Cam is also supplying prescription meds that may help his customers go out peacefully. One of Cam’s customers is Ed (Montgomery Mauro, the director’s brother). His sister is the feisty high school student Katie (Jennifer Leigh Whitehead, her acting debut), whom Cam hits it off with. When Ed vanishes, Katie has no one around to help her. So she pleads with Cam to help her track her brother down and he reluctantly agrees to do one last good deed before the world ends.

Word on the street is that there’s an upstate underground facility that features a way out of this mess, as the odd couple hopes her brother might have gone there and therefore that’s where they go.

Mauro’s limited but skillfully shot film entertains with a complex story that has a resigned mood of ongoing doom and is filmed with super visuals. It might not make much sense, but it brings an air of excitement to its tragic tale–a slow-burn film, building on emotion.
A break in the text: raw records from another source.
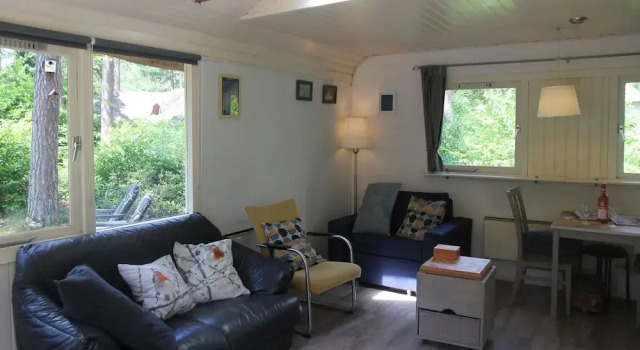 Quaint Cottage in Doorn With Pool, Garden & BBQ, Book Feriehus Hoteller i Utrecht Hill Ridge med pool, Swimmingpool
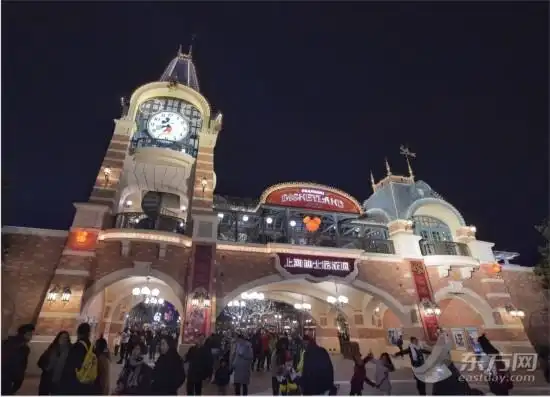 入乡随俗!上海迪士尼迎首个农历新年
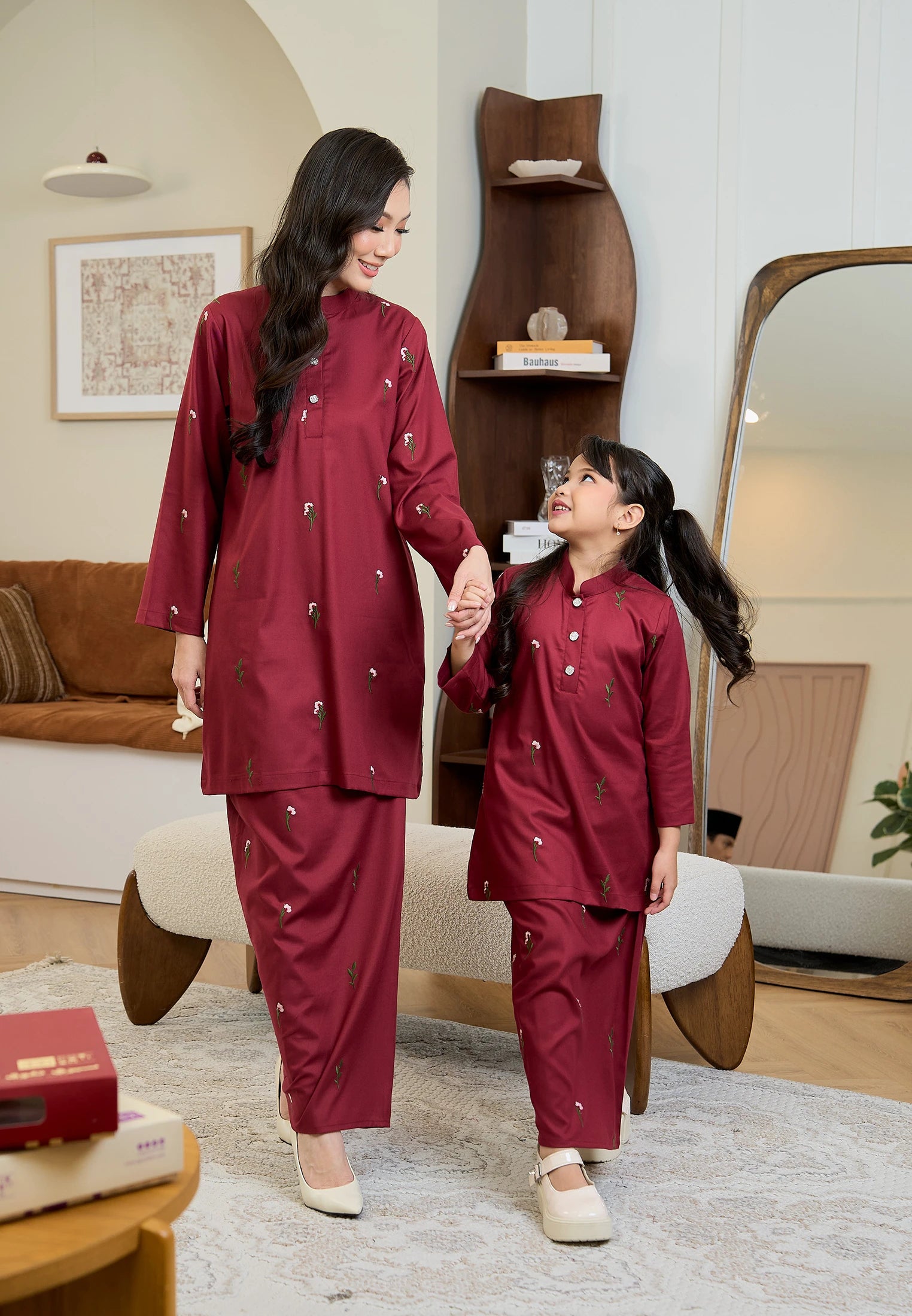 Anggun Kurung Klasik - Maroon (Women)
It delivers a message that it’s best to live in the present and not get to hung up over disappointments in the past.

The money shot is a climactic shot that makes it clear that the apocalypse is happening now. The film-maker wants to tell an original story that satisfies rather than mystifies. But he blows it with a bad third act, leaving too many big plot holes and leaving us with a thin story that doesn’t quite cut it.